Agora, desse “sistema defensivo” do século XIX, que tanto resistiu, não resta pedra sobre pedra. Gostaria de focar os “marcos” dessa “reformulação não oitocentista do nós”, precisando bem que a Amoris laetitia não renuncia, de fato, ao “Nós”: ela sabe que Deus e o próximo continuam sendo uma incontornável “raiz do Eu”. Mas é ingênuo e mesquinho identificar o Nós com as condições de uma sociedade fechada. O Nós também é o fundamento da sociedade aberta, mas em condições diferentes. E é isso que a Amoris laetitia nos diz com grande força e com particular eficácia. Em quatro marcos descobrimos “um fim e um início”.
Algo acaba e algo se perfila novamente no horizonte:
a) O Evangelho tem relação com a lei objetiva e com a consciência subjetiva, sem se identificar nem com uma nem com a outra (AL 304). Esse é o fim do maximalismo jurídico e a recuperação estrutural da práxis do discernimento (para confiar e não apenas para desconfiar). Essa virada permite restabelecer um equilíbrio entre lei e consciência, que justamente a “institucionalização” do fim do século XIX tinha tomado emprestado, na Igreja, de concepções estatais e civis da lei. E repropõe um conceito de “discernimento” que, no fim do século XX, tinha assumido quase apenas acepções desconfiadas e suspeitas. Usava-se “discernimento” apenas para “alertar”, não para aproveitar as oportunidades. Agora, recupera-se o aspecto positivo do discernimento eclesial, não para evitar um erro, mas para compreender uma verdade particular.
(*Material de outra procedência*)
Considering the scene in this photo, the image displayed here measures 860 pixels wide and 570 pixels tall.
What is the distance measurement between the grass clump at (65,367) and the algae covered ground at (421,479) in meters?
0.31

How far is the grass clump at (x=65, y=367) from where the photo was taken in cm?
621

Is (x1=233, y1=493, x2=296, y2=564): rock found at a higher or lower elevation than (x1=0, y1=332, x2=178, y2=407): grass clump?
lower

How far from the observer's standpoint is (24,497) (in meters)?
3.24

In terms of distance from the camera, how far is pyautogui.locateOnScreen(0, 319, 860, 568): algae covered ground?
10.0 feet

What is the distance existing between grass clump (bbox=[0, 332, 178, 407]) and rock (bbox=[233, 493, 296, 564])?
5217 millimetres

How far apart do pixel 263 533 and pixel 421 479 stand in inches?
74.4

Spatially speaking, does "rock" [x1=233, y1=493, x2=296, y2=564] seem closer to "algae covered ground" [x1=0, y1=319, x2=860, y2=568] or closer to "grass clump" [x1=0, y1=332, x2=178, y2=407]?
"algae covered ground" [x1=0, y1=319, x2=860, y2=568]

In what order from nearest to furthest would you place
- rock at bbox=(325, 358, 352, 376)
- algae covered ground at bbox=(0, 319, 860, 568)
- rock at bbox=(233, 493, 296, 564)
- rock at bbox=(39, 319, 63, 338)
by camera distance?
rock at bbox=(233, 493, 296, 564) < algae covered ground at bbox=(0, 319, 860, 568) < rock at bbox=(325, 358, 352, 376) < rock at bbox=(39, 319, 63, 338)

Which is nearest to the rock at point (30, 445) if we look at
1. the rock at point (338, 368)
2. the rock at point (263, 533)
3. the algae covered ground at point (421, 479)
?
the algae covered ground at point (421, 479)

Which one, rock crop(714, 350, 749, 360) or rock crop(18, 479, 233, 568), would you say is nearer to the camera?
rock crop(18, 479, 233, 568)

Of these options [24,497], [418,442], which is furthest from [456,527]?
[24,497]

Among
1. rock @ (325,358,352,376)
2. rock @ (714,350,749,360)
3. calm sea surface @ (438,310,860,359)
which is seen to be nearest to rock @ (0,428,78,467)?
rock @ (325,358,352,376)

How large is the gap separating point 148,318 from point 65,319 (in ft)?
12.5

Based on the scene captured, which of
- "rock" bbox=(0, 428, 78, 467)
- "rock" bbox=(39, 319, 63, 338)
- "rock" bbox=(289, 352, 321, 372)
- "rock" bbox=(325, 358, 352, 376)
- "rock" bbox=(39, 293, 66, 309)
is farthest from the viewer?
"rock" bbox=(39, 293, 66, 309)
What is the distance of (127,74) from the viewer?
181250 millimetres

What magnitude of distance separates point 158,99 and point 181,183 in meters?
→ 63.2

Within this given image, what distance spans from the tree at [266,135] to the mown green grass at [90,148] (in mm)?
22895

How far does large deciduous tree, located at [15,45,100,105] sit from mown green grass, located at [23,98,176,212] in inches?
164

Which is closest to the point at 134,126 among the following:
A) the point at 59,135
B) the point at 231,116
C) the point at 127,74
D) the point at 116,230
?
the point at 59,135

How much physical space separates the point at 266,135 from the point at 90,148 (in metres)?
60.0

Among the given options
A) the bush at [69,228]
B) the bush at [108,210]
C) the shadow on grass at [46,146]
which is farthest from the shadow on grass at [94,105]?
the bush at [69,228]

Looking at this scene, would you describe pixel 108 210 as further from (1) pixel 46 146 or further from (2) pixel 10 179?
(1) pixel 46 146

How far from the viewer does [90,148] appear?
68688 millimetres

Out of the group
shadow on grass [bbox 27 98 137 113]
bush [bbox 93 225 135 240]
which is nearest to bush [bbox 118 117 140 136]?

b) A relação entre Cristo e a Igreja é conteúdo do “sinal” e da “analogia” do matrimônio, mas de modo imperfeito (AL 72-73): este é o fim do maximalismo teológico e a recuperação estrutural de uma “razão teológica mais ampla”, que possa temperar com sabedoria o ideal e o real, o universal e o particular, as coisas últimas e as penúltimas.
c) Acompanhar, discernir e integrar é o estilo geral da pastoral eclesial, que vale para as “famílias felizes”, assim como para “famílias feridas” (AL 308): fim do minimalismo pastoral e reestruturação de uma “pastoral de comunhão e reconciliação” digna da tradição, na qual a recuperação da iniciação dos sujeitos passa pelos limiares delicados e poderosos dos mistérios, que atravessam as biografias e as gerações.
d) O matrimônio é relação de amor de sujeitos livres que lança raízes, não sequência de direitos e deveres fundamentados em um contrato (AL 37): fim do minimalismo administrativo e recuperação da “relação de amor” como sujeito/objeto da pastoral, com uma clara distinção entre lógicas jurídicas, lógicas morais e lógicas sacramentais, que não se deixam identificar nem opor.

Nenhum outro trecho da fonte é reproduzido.